A Sound-Painting of Eternity

Image result for louange a l'eternite de jesus yo yo ma
The cellist Yo-Yo Ma performs on-stage with pianist Kathryn Stott

In 1941, pianist and composer Olivier Messiaen–trapped in a German prison camp with a violinist, a cellist, and a clarinetist–wrote his Quartet for the End of Time, a pivotal 20th-century work inspired by birdsong, the nature of time, and Messiaen’s own beliefs about the divine.
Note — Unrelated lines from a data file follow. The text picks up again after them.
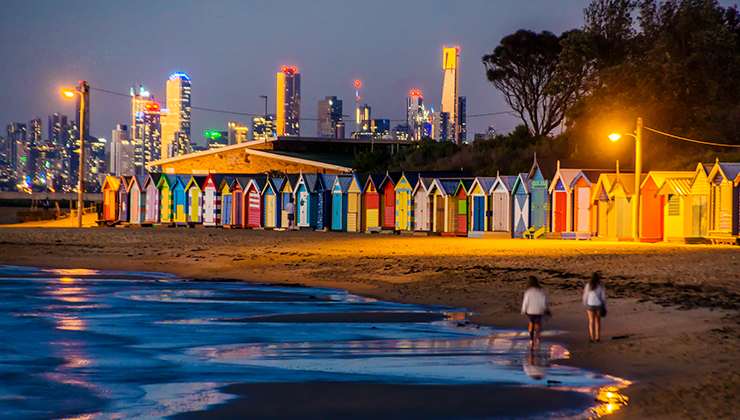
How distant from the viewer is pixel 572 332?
11.8 m

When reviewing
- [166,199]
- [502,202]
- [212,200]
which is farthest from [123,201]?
[502,202]

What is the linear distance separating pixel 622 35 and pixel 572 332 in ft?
153

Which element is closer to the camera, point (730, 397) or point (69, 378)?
point (730, 397)

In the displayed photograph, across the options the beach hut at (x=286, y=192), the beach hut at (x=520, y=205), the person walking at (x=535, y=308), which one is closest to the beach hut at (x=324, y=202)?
the beach hut at (x=286, y=192)

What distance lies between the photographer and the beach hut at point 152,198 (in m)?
42.9

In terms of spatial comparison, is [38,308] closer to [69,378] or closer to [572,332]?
[69,378]

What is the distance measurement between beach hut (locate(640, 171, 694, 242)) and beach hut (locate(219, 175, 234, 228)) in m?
22.4

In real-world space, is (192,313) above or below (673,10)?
below

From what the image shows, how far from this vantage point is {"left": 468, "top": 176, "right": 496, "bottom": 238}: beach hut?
3266 cm

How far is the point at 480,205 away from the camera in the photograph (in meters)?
32.9

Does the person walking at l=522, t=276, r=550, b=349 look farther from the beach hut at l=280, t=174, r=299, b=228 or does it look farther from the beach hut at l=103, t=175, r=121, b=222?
the beach hut at l=103, t=175, r=121, b=222

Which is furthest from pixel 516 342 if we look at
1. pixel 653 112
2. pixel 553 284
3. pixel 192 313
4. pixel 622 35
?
pixel 622 35

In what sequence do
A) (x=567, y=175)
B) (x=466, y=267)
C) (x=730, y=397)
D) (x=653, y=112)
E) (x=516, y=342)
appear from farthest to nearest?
(x=653, y=112) → (x=567, y=175) → (x=466, y=267) → (x=516, y=342) → (x=730, y=397)

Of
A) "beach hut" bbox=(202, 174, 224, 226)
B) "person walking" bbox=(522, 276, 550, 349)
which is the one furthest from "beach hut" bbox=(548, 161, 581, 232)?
"person walking" bbox=(522, 276, 550, 349)
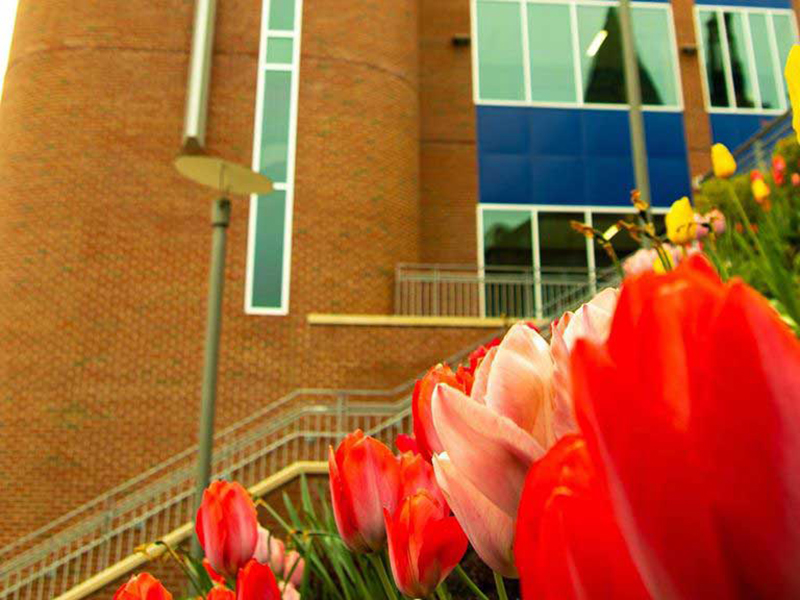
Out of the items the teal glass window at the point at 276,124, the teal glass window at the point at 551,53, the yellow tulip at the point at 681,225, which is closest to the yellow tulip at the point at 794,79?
the yellow tulip at the point at 681,225

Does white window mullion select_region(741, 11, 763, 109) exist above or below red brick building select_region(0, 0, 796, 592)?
Answer: above

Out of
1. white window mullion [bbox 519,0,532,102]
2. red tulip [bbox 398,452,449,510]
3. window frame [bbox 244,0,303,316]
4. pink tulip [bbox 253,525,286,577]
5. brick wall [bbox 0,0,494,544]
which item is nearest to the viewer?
red tulip [bbox 398,452,449,510]

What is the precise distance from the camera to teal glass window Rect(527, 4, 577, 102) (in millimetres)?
14625

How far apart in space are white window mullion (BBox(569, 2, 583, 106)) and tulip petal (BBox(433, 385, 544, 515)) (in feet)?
49.5

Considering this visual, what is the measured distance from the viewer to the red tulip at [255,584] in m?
0.88

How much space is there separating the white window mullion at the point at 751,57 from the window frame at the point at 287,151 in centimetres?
952

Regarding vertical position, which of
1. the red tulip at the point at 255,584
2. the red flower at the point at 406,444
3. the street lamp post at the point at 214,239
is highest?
the street lamp post at the point at 214,239

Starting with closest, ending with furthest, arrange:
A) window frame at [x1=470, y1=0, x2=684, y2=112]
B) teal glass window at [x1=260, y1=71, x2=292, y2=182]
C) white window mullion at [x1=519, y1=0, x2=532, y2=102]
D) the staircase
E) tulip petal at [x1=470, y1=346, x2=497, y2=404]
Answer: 1. tulip petal at [x1=470, y1=346, x2=497, y2=404]
2. the staircase
3. teal glass window at [x1=260, y1=71, x2=292, y2=182]
4. window frame at [x1=470, y1=0, x2=684, y2=112]
5. white window mullion at [x1=519, y1=0, x2=532, y2=102]

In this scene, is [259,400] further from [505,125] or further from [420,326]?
[505,125]

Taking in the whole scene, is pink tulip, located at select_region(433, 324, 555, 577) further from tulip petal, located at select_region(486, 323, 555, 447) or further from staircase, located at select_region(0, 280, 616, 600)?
staircase, located at select_region(0, 280, 616, 600)

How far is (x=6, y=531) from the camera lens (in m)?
10.1

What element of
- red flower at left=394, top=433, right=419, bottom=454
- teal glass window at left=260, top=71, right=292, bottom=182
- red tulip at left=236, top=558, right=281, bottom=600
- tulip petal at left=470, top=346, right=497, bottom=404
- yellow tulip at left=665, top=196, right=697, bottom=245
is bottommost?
red tulip at left=236, top=558, right=281, bottom=600

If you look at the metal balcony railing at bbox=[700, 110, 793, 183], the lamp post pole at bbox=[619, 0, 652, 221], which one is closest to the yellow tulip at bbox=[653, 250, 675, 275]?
the lamp post pole at bbox=[619, 0, 652, 221]

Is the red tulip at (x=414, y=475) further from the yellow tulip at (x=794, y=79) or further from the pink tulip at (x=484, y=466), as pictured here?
the yellow tulip at (x=794, y=79)
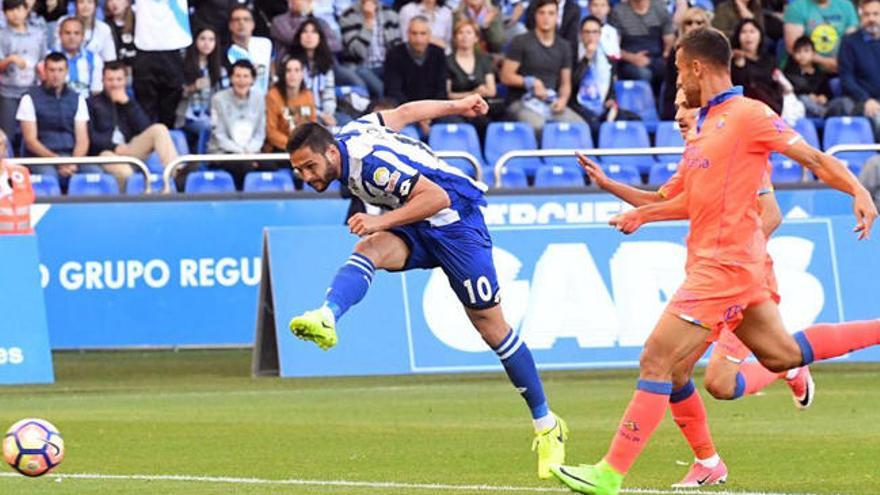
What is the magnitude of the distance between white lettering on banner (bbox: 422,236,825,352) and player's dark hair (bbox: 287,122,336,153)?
25.1 ft

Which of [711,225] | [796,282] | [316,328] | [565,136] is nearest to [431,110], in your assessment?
[316,328]

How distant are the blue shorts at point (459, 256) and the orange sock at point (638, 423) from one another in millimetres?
2402

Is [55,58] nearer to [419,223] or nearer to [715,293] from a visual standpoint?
[419,223]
What I’d like to talk about is the fifth movement of the quartet: the “Louange à l’Éternité de Jésus,” scored for just cello and piano. While I’m not a religious person, I find myself so mesmerized by this piece each time I listen to it–and only recently have I considered why. First, I’ll put a link to a recording:

https://www.youtube.com/watch?v=Od5cGDOKXFk

The movement begins with a lone cello line meandering in empty space, before being joined by warm, pulsing harmonies from the piano. There is no clear beat, no steady rhythm except the ringing, repetitive chords of the piano–the cello continues to sing a beautiful unbroken melody, like a vocalist that never breathes between phrases, defying the finite length of the cello bow. There is something simultaneously surreal and Herculean about this task, and the listener is left with little to no sense of tempo or time–after all, the piece is marked “infiniment lent” or “infinitely slow.”

Above all, I am amazed that Messiaen could choose to depict eternal divine love in the face of imminent death and destruction, and I think that speaks to many people–even if that love manifests itself in different ways for everyone.